RECORDS SUPPLIED start
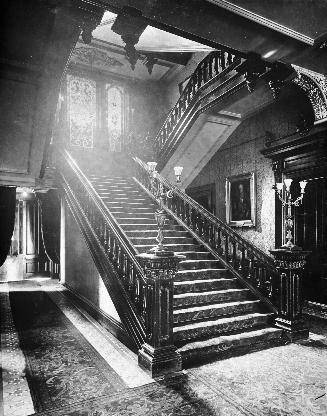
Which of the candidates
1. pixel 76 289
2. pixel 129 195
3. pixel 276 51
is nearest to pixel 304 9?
pixel 276 51

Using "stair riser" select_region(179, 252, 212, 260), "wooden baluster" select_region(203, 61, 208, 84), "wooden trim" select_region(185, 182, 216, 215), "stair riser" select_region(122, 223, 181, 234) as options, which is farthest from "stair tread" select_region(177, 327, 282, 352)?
"wooden baluster" select_region(203, 61, 208, 84)

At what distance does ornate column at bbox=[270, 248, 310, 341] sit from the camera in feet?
17.4

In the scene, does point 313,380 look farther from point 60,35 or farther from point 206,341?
point 60,35

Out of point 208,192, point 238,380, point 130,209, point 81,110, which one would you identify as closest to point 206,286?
point 238,380

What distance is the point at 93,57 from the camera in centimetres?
1308

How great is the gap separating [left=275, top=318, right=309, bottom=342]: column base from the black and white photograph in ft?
0.10

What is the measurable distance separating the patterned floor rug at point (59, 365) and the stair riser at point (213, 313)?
1.28 meters

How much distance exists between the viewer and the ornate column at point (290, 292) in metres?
5.29

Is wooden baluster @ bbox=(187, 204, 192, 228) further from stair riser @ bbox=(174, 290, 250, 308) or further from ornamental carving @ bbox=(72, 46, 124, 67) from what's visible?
ornamental carving @ bbox=(72, 46, 124, 67)

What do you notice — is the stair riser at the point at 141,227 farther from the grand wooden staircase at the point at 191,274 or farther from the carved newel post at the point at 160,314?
the carved newel post at the point at 160,314

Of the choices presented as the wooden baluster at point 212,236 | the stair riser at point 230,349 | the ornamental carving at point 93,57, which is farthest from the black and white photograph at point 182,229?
the ornamental carving at point 93,57

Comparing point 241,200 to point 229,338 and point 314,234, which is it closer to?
point 314,234

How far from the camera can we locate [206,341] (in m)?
4.71

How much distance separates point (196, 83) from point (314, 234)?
200 inches
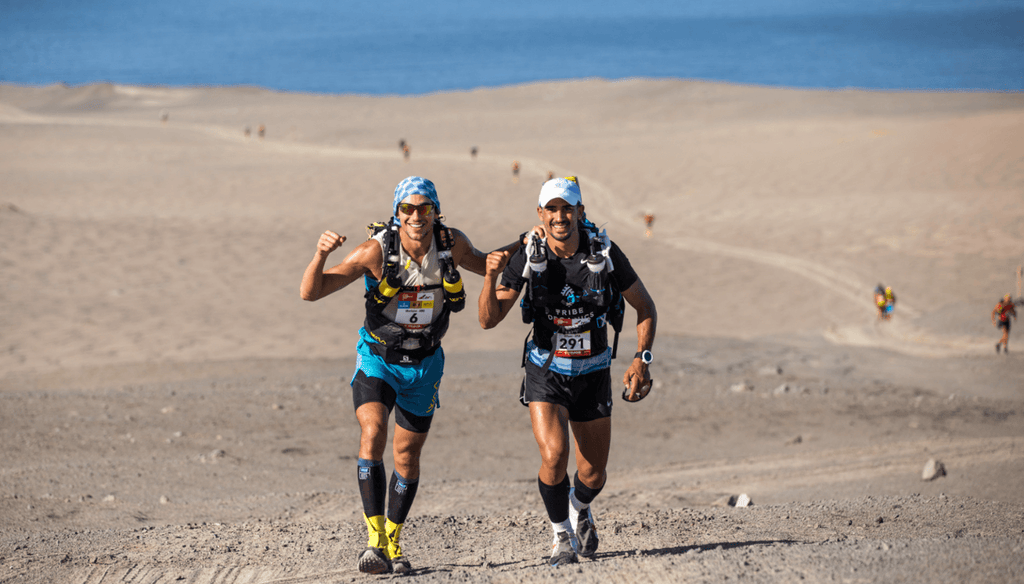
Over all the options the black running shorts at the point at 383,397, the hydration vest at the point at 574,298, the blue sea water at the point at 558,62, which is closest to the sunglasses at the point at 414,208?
the hydration vest at the point at 574,298

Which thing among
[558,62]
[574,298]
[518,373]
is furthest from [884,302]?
[558,62]

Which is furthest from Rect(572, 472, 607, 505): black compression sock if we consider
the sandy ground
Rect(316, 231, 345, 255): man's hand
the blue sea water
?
the blue sea water

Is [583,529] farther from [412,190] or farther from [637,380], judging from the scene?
[412,190]

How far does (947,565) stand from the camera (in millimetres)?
4727

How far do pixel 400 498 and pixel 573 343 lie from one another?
4.63ft

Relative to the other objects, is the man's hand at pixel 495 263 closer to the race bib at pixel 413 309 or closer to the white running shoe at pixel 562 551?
the race bib at pixel 413 309

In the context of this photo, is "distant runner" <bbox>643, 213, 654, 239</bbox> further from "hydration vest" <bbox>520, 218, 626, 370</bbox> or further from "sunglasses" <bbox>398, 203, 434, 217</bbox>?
"sunglasses" <bbox>398, 203, 434, 217</bbox>

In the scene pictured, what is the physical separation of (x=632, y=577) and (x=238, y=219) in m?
22.9

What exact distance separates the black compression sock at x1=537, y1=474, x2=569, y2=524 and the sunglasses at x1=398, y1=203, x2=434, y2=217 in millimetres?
1733

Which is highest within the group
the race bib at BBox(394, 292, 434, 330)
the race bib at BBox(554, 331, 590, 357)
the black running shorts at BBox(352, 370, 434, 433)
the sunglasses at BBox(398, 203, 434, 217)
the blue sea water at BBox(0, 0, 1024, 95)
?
the blue sea water at BBox(0, 0, 1024, 95)

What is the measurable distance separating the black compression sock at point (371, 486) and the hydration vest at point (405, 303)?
2.06ft

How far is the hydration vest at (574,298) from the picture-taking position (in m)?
5.17

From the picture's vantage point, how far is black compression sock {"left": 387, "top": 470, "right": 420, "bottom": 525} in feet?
17.9

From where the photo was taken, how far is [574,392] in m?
5.35
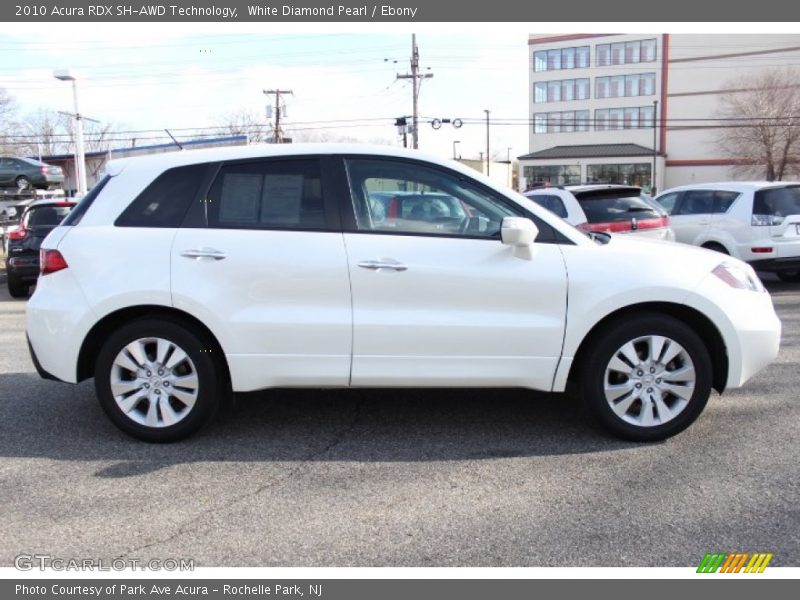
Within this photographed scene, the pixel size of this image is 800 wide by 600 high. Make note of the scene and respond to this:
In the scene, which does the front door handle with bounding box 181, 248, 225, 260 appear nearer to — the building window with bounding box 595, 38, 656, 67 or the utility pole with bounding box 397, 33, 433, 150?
the utility pole with bounding box 397, 33, 433, 150

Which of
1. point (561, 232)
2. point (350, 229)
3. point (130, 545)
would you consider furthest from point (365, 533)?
point (561, 232)

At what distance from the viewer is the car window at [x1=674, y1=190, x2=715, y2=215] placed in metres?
11.2

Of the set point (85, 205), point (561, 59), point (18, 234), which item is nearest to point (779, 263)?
point (85, 205)

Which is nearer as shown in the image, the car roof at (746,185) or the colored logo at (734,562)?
the colored logo at (734,562)

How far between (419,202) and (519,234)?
0.72 m

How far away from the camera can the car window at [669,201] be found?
1177cm

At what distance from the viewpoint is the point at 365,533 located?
131 inches

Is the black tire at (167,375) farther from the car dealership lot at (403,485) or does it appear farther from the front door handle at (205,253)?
the front door handle at (205,253)

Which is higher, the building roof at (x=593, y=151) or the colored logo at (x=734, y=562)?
the building roof at (x=593, y=151)

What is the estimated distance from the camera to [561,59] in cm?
8212

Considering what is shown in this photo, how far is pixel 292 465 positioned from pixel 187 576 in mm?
1185

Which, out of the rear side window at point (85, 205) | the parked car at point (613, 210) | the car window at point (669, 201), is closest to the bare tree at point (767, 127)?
the car window at point (669, 201)

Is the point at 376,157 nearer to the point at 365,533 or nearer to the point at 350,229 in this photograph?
the point at 350,229

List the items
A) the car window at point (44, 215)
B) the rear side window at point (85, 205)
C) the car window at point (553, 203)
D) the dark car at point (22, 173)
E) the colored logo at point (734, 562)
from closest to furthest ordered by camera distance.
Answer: the colored logo at point (734, 562) → the rear side window at point (85, 205) → the car window at point (553, 203) → the car window at point (44, 215) → the dark car at point (22, 173)
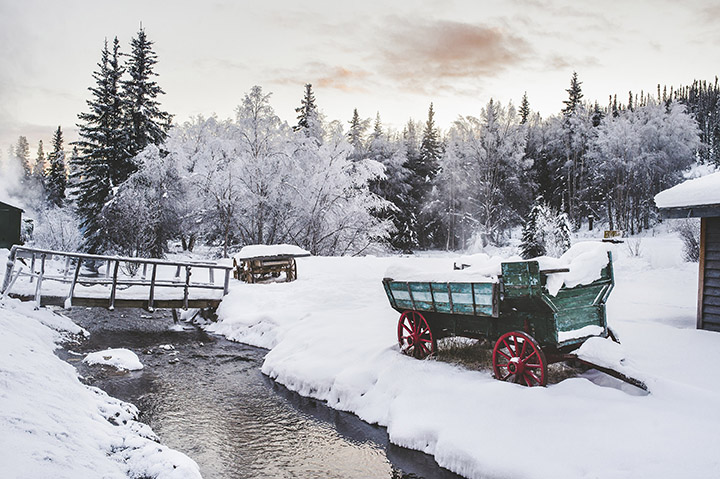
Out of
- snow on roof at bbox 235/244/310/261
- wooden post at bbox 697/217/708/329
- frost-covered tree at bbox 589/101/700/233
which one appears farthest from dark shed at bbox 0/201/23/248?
frost-covered tree at bbox 589/101/700/233

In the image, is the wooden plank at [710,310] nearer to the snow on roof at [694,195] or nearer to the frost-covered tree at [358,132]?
the snow on roof at [694,195]

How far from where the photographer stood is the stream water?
5.61 meters

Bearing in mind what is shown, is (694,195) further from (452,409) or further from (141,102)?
(141,102)

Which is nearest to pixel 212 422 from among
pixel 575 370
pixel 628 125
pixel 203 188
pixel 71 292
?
pixel 575 370

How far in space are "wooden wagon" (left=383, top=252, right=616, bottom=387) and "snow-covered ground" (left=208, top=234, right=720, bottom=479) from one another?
36 cm

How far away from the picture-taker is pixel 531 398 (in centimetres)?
578

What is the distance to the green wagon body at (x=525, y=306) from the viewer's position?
6062 mm

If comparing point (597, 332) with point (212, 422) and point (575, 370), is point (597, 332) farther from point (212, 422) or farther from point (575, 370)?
point (212, 422)

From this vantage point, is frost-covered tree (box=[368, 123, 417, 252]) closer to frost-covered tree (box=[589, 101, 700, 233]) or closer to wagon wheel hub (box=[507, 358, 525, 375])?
frost-covered tree (box=[589, 101, 700, 233])

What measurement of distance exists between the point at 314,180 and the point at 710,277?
2239cm

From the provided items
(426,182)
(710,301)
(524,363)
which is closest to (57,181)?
(426,182)

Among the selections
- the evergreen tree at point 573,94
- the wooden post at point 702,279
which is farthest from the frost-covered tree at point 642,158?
the wooden post at point 702,279

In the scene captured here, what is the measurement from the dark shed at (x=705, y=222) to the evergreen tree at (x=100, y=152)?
89.1ft

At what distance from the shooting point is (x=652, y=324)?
977cm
RECORDS SUPPLIED end
OBJECTIVE – Return, unchanged, every line from the one containing "Bearing in mind" through the last line, including both of them.

RESPONSE TO THE EXERCISE –
Bearing in mind what is shown, is (694,195) further from (452,409) or further from (141,102)?
(141,102)

Which is nearest to pixel 212 422 from among
pixel 575 370
pixel 628 125
pixel 203 188
pixel 71 292
?
pixel 575 370

How far in space are "wooden wagon" (left=383, top=252, right=616, bottom=387) and "snow-covered ground" (left=208, top=234, right=720, bottom=479) from one another?
36 cm

How far away from the picture-taker is pixel 531 398 (in centimetres)?
578

What is the distance to the green wagon body at (x=525, y=306) from the viewer's position?
6062 mm

If comparing point (597, 332) with point (212, 422) and point (575, 370), is point (597, 332) farther from point (212, 422) or farther from point (575, 370)?
point (212, 422)

From this vantage point, is frost-covered tree (box=[368, 123, 417, 252]) closer to frost-covered tree (box=[589, 101, 700, 233]) or closer to wagon wheel hub (box=[507, 358, 525, 375])?
frost-covered tree (box=[589, 101, 700, 233])

What measurement of distance exists between the point at 314,180 and the point at 710,277?
2239cm

From the provided items
(426,182)
(710,301)
(524,363)
which is closest to (57,181)?
(426,182)

Among the selections
- the evergreen tree at point 573,94
- the wooden post at point 702,279
which is farthest from the frost-covered tree at point 642,158?
the wooden post at point 702,279

In the scene captured here, what is the measurement from the dark shed at (x=705, y=222) to the evergreen tree at (x=100, y=152)?
89.1ft

At what distance from the shooting point is (x=652, y=324)?
977cm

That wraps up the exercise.